# Israel/Hamas agrees to 24-hour holiday truce



## Davey Jones (Jul 27, 2014)

Will someone please explain.

1.   What is a holiday truce? is it Allah birthday or something?

what holiday is it over there?

2.    24 hour truce? what the heck does that mean.

Does it mean they can all start shooting and resume killing each other at the 25th hour?


----------



## kcvet (Jul 27, 2014)

every truce made has been broken.


----------



## Justme (Jul 27, 2014)

Israel should be charged with war crimes!


----------



## MrJim (Jul 27, 2014)

Honestly, I'm just about to the point where I'd like to see a giant sink hole open up, swallowing the entire country & extending the Mediterranean all the way to the Jordan River & the Dead Sea.

What reason would they have to fight after that?


----------



## kcvet (Jul 27, 2014)

Justme said:


> Israel should be charged with war crimes!
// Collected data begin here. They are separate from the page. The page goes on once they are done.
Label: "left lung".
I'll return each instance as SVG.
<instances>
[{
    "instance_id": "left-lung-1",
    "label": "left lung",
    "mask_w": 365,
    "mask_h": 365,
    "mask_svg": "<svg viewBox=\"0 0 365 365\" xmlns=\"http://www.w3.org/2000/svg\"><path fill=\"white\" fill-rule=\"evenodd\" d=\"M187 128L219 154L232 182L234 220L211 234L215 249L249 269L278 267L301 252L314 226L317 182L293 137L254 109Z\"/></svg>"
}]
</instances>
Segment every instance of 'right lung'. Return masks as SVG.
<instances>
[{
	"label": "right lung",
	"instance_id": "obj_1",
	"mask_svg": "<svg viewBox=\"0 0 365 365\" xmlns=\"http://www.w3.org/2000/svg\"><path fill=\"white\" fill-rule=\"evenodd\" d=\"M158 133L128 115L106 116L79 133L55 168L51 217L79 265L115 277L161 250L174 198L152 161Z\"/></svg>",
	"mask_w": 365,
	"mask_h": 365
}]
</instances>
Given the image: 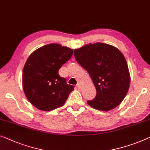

so Hamas is the hero's here??? totally innocent


----------



## Denise1952 (Jul 27, 2014)

Hi Davey,

I think it is strange to say the least, calling a truce for a "holiday".  It almost makes me think it's a "game" not a "war".  I mean, that is what might happen if there is some game scheduled on a holiday, then they realize, so they reschedule the game. That, whole scene reminds me of "The Hatfields and the McCoys" or feuds where folks forget what they are even fighting for, but it's become a way of life (lifestyle) so they continue on.


----------



## kcvet (Jul 27, 2014)

there will NEVER be any peace there until the complete extermination of Hamas takes place


----------



## MrJim (Jul 27, 2014)

Then there will just be another Hamas. Just like the Taliban & all Qaeda, if you get rid of one organization, another one will take it's place. There will be a violent opposition to Israel as long as there is an Israel. The only hope for peace in that region is if someday they just get sick of fighting all the time.


----------



## Pappy (Jul 27, 2014)

Maybe they could get the game Battleships. Each side would try to sink the other sides ships. When the game ends, everyone gets to go home and enjoy life. They, both sides, could meet once a month and winner gets to toss water balloons at the losing side. Makes about as much sense as what they are doing now.


----------



## kcvet (Jul 27, 2014)

MrJim said:


> Then there will just be another Hamas. Just like the Taliban & all Qaeda, if you get rid of one organization, another one will take it's place. There will be a violent opposition to Israel as long as there is an Israel. The only hope for peace in that region is if someday they just get sick of fighting all the time.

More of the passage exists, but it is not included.